## EXERCISE BRIEF
Copy the post on public health data systems starting at "Posted By Emily" and ending at "Zika, and more.", replacing "detecting" with "identifying".

## EXTRACT
== Segment start ==

Posted By Emily Holubowich, CSTE Washington, DC Liaison, Friday, April 26, 2019
Updated: Thursday, April 25, 2019

Global health security depends on 24/7 population-wide, fast, complete and accurate detection and reporting of diseases and conditions of high public health consequence. Every day—often unbeknownst to most Americans—public health surveillance is saving lives by detecting and facilitating the response to health threats, including E. coli contaminated lettuce, measles, antibiotic resistance, lead poisoning, influenza, health care-associated infections, opioid overdoses, Zika, and more.

Unfortunately, the nation’s public health data systems are antiquated, rely on obsolete surveillance methods, and are in dire need of security upgrades. Lack of interoperability, reporting consistency, and data standards leads to errors in quality, timeliness, and communication. Sluggish, manual processes—paper records, spreadsheets, faxes and phone calls—still in widespread use, have consequences, most notably, delayed detection and response to public health threats of all types: chronic, emerging, and urgent.

To protect our nation’s health security we need more, better, faster, and secure data. For the first time ever, the Council of State and Territorial Epidemiologists (CSTE), Association of Public Health Laboratories, National Association for Public Health Statistics and Information Systems (NAPHSIS), and Healthcare Information & Management Systems Society (HIMSS) have joined together to spearhead a  campaign to secure $1 billion over the next decade—$100 million in fiscal year 2020—to modernize the public health surveillance enterprise at the Centers for Disease Control and Prevention (CDC) and through it, the state, local, tribal, and territorial health departments. This funding would also support efforts to modernize the public health workforce by training, recruiting (e.g., student loan repayment and fellowships), and retaining skilled data scientists. Data systems require adept staff to use them, maintain them, interpret the data, and develop and deploy actionable public health interventions to save lives.

== Segment end ==

[Scene geometry reasoning data]

== Segment start ==

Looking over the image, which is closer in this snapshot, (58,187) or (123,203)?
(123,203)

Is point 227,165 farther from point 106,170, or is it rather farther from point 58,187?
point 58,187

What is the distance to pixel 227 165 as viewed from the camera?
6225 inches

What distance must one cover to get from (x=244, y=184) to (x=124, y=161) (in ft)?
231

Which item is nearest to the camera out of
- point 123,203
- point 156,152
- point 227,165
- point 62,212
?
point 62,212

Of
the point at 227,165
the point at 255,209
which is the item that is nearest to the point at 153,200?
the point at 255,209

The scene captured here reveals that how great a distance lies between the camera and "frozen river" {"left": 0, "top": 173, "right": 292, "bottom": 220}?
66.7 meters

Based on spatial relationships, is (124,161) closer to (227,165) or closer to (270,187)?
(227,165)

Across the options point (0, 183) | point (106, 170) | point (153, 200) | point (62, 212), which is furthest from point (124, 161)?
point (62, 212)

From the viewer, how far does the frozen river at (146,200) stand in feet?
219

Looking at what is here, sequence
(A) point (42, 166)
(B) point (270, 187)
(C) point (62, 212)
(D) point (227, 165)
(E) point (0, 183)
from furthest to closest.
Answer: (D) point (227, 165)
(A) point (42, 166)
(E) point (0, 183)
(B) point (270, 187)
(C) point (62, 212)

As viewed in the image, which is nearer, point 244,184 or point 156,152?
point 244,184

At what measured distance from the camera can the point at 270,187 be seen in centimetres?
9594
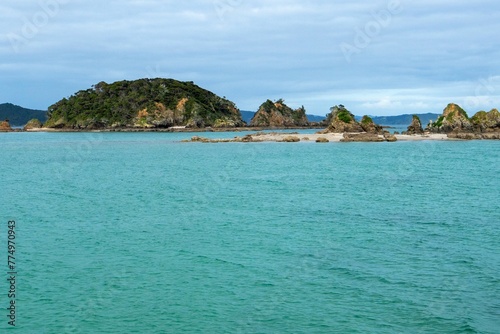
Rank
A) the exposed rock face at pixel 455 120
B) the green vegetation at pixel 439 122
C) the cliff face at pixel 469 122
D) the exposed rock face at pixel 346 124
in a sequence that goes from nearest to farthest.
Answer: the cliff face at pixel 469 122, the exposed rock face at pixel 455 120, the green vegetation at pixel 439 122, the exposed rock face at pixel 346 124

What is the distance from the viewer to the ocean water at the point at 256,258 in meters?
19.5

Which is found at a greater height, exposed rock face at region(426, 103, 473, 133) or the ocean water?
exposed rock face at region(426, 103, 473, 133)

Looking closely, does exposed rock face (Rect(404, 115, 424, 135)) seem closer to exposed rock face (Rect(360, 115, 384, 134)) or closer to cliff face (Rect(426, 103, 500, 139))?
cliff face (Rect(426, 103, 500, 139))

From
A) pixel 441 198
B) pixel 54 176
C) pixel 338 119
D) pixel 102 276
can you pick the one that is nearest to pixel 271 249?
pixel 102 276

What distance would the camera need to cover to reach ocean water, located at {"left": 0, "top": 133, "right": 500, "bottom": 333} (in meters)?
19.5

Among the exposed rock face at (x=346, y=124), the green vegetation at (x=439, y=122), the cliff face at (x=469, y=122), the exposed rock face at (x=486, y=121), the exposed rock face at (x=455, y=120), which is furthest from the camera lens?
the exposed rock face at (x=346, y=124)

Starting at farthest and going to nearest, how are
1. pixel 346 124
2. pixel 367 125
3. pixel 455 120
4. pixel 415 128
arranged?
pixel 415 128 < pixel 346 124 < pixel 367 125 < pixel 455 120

== Segment end ==
== Segment start ==

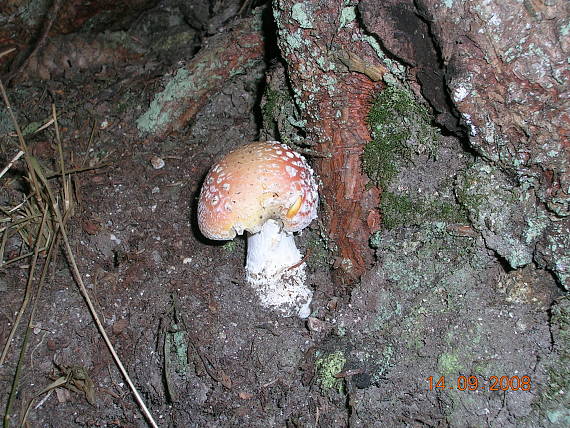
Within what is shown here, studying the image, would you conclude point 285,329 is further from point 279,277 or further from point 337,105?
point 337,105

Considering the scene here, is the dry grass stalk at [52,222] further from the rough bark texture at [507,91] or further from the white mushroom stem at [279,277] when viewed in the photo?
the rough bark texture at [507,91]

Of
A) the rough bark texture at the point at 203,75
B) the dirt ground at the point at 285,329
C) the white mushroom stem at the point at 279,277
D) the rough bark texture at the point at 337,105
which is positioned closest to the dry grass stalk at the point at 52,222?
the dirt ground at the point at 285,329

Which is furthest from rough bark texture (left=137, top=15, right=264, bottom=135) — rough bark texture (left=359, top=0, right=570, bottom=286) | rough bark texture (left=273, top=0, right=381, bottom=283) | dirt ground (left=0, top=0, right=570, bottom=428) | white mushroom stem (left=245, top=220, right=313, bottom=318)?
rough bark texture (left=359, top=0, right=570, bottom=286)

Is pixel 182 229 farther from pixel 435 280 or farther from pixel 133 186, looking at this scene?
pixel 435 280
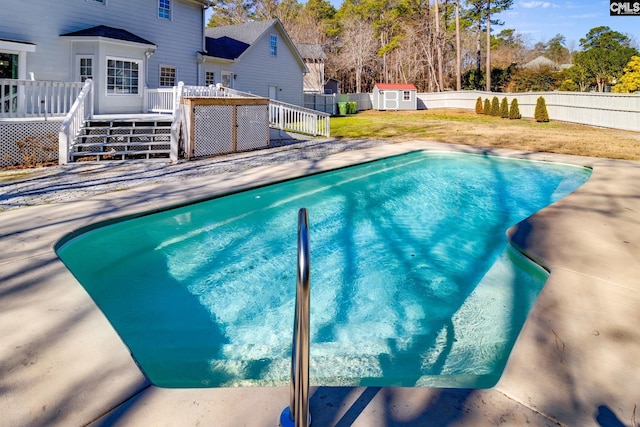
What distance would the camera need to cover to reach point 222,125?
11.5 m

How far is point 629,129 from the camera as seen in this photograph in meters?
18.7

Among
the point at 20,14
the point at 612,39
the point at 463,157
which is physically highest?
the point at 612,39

== Segment end ==

## ANSWER
Posted By Emily Holubowich, CSTE Washington, DC Liaison, Friday, April 26, 2019
Updated: Thursday, April 25, 2019

Global health security depends on 24/7 population-wide, fast, complete and accurate detection and reporting of diseases and conditions of high public health consequence. Every day—often unbeknownst to most Americans—public health surveillance is saving lives by identifying and facilitating the response to health threats, including E. coli contaminated lettuce, measles, antibiotic resistance, lead poisoning, influenza, health care-associated infections, opioid overdoses, Zika, and more.